Training & Evaluation¶
Train on flat terrain¶
This is the recommended starting point.
cd ~/rlgpu_ws/IsaacLab
./isaaclab.sh -p ~/Desktop/guguji_simulation/guguji_isaaclab/scripts/rsl_rl/train.py \
--task=Isaac-Velocity-Flat-Guguji-v0 \
--num_envs=4096 \
--headless
The flat task uses a forward-velocity curriculum that begins at 0.10 m/s and scales toward 0.30 m/s as tracking improves.
Train on rough terrain¶
After the flat policy becomes stable, move to the rough-terrain task.
cd ~/rlgpu_ws/IsaacLab
./isaaclab.sh -p ~/Desktop/guguji_simulation/guguji_isaaclab/scripts/rsl_rl/train.py \
--task=Isaac-Velocity-Rough-Guguji-v0 \
--num_envs=2048 \
--headless
Evaluate a trained policy¶
cd ~/rlgpu_ws/IsaacLab
./isaaclab.sh -p ~/Desktop/guguji_simulation/guguji_isaaclab/scripts/rsl_rl/play.py \
--task=Isaac-Velocity-Flat-Guguji-Play-v0 \
--num_envs=50
Load a specific checkpoint¶
cd ~/rlgpu_ws/IsaacLab
./isaaclab.sh -p ~/Desktop/guguji_simulation/guguji_isaaclab/scripts/rsl_rl/play.py \
--task=Isaac-Velocity-Flat-Guguji-Play-v0 \
--num_envs=50 \
--load_run=2026-04-17_15-33-29 \
--checkpoint=model_19999.pt
Logging and artifacts¶
Training logs and checkpoints are written to:
logs/rsl_rl/<experiment_name>/<timestamp>/
The evaluation script also exports:
policy.ptfor TorchScript deploymentpolicy.onnxfor ONNX-based downstream use
Inspect training with TensorBoard¶
cd ~/rlgpu_ws/IsaacLab
./isaaclab.sh -p -m tensorboard.main --logdir=logs/rsl_rl/guguji_flat
cd ~/rlgpu_ws/IsaacLab
./isaaclab.sh -p -m tensorboard.main --logdir=logs/rsl_rl/guguji_rough
Practical workflow¶
- Verify environment registration before starting long runs.

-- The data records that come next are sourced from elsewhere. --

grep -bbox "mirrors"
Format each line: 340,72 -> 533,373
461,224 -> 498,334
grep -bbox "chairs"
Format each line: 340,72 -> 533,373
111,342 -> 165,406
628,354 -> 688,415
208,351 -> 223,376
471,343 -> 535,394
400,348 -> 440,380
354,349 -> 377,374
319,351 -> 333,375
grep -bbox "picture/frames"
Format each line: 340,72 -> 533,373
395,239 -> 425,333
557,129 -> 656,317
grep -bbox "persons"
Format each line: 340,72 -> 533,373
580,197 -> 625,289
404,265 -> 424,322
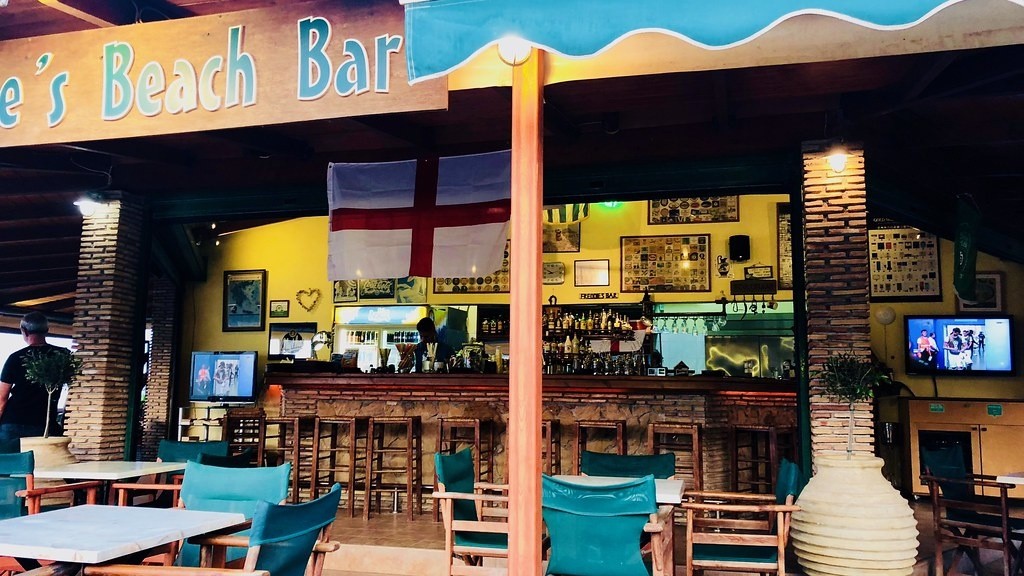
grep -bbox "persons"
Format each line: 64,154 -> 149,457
944,327 -> 978,370
978,332 -> 985,349
916,329 -> 939,370
414,317 -> 456,373
0,311 -> 73,452
197,361 -> 239,394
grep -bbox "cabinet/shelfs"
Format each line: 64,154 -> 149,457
896,396 -> 1024,503
178,404 -> 257,443
477,294 -> 654,365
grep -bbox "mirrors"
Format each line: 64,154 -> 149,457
574,259 -> 610,287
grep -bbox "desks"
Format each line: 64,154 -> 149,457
1,503 -> 246,576
11,461 -> 187,506
997,472 -> 1024,484
547,474 -> 686,576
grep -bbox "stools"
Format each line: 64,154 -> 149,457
730,422 -> 798,494
309,416 -> 368,518
573,419 -> 627,476
363,416 -> 422,522
501,418 -> 561,523
648,421 -> 705,503
433,416 -> 493,522
222,407 -> 318,505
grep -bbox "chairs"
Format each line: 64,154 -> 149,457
920,445 -> 1024,576
542,473 -> 665,576
0,440 -> 342,576
580,450 -> 675,481
433,448 -> 550,576
682,459 -> 804,576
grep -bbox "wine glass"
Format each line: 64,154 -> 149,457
379,348 -> 391,374
652,316 -> 726,336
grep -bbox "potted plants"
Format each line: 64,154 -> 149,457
19,345 -> 95,505
789,351 -> 921,576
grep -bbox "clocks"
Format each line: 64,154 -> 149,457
543,262 -> 565,285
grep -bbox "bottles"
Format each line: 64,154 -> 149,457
488,354 -> 509,374
422,353 -> 432,373
346,331 -> 379,346
592,352 -> 646,376
542,333 -> 592,375
483,315 -> 509,337
387,331 -> 420,343
342,350 -> 358,369
769,361 -> 795,380
745,361 -> 753,377
543,309 -> 632,335
370,365 -> 373,373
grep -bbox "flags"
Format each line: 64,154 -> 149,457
328,147 -> 511,280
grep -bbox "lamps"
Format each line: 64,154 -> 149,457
72,191 -> 104,216
498,39 -> 532,66
820,139 -> 855,174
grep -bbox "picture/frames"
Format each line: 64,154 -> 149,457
955,271 -> 1007,315
433,239 -> 510,293
620,233 -> 712,293
542,222 -> 581,253
269,300 -> 290,317
222,270 -> 266,332
745,266 -> 773,279
648,196 -> 740,225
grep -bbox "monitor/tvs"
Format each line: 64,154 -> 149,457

- Train the flat policy first.
- Check whether the robot walks straight instead of circling.
- Export the best checkpoint and validate it with
play.py. - Then move to rough terrain and iterate on reward shaping only if needed.

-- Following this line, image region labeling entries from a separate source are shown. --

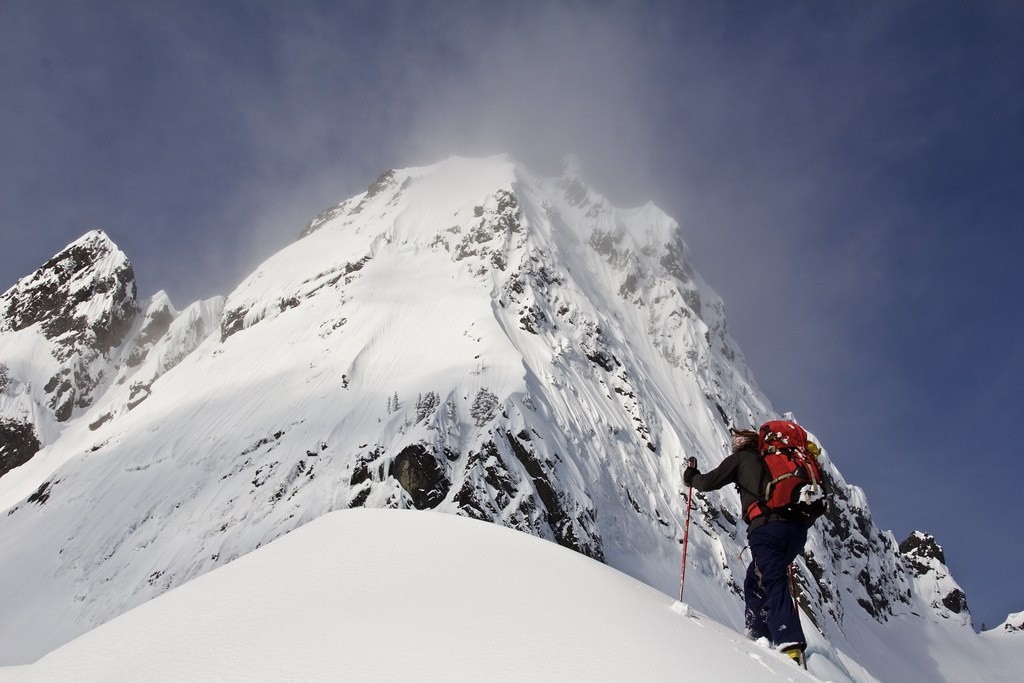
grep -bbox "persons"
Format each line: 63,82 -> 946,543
683,428 -> 808,665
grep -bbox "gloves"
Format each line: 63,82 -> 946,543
683,466 -> 700,487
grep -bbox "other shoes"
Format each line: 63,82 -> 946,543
779,641 -> 807,666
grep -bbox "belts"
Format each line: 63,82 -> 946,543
747,513 -> 786,534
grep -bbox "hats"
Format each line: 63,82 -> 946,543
729,426 -> 759,453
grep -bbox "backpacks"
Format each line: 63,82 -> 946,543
736,420 -> 829,526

Common training focus areas¶
1. Straight walking¶
The project explicitly penalizes yaw rate and lateral drift to avoid policies that appear to move forward in body frame while actually circling.
2. Gait symmetry¶
Recent reward shaping emphasizes left-right alternation and knee symmetry so the policy does not collapse into a limping pattern.

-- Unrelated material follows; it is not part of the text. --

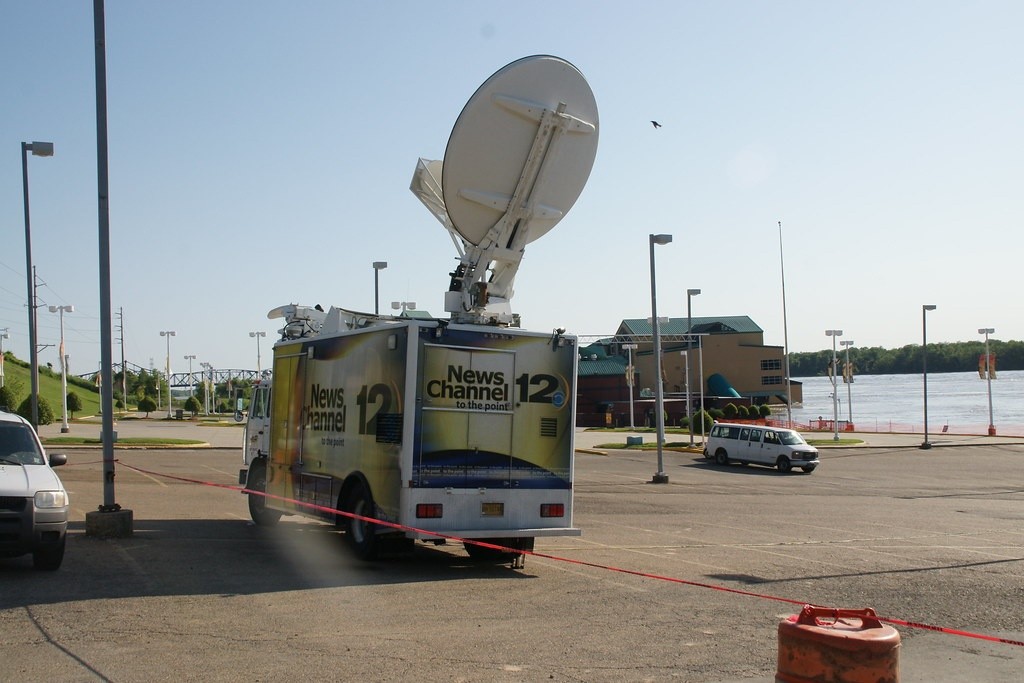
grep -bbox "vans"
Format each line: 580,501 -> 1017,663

3. Higher-quality swing phase¶
Reference gait amplitudes and swing knee scaling were increased to encourage clearer leg lift and more visible step alternation.
Tip
If early policies wobble or circle, inspect yaw-rate punishment, lateral drift punishment, and whether the reference gait amplitudes are strong enough to bias the motion in the right direction.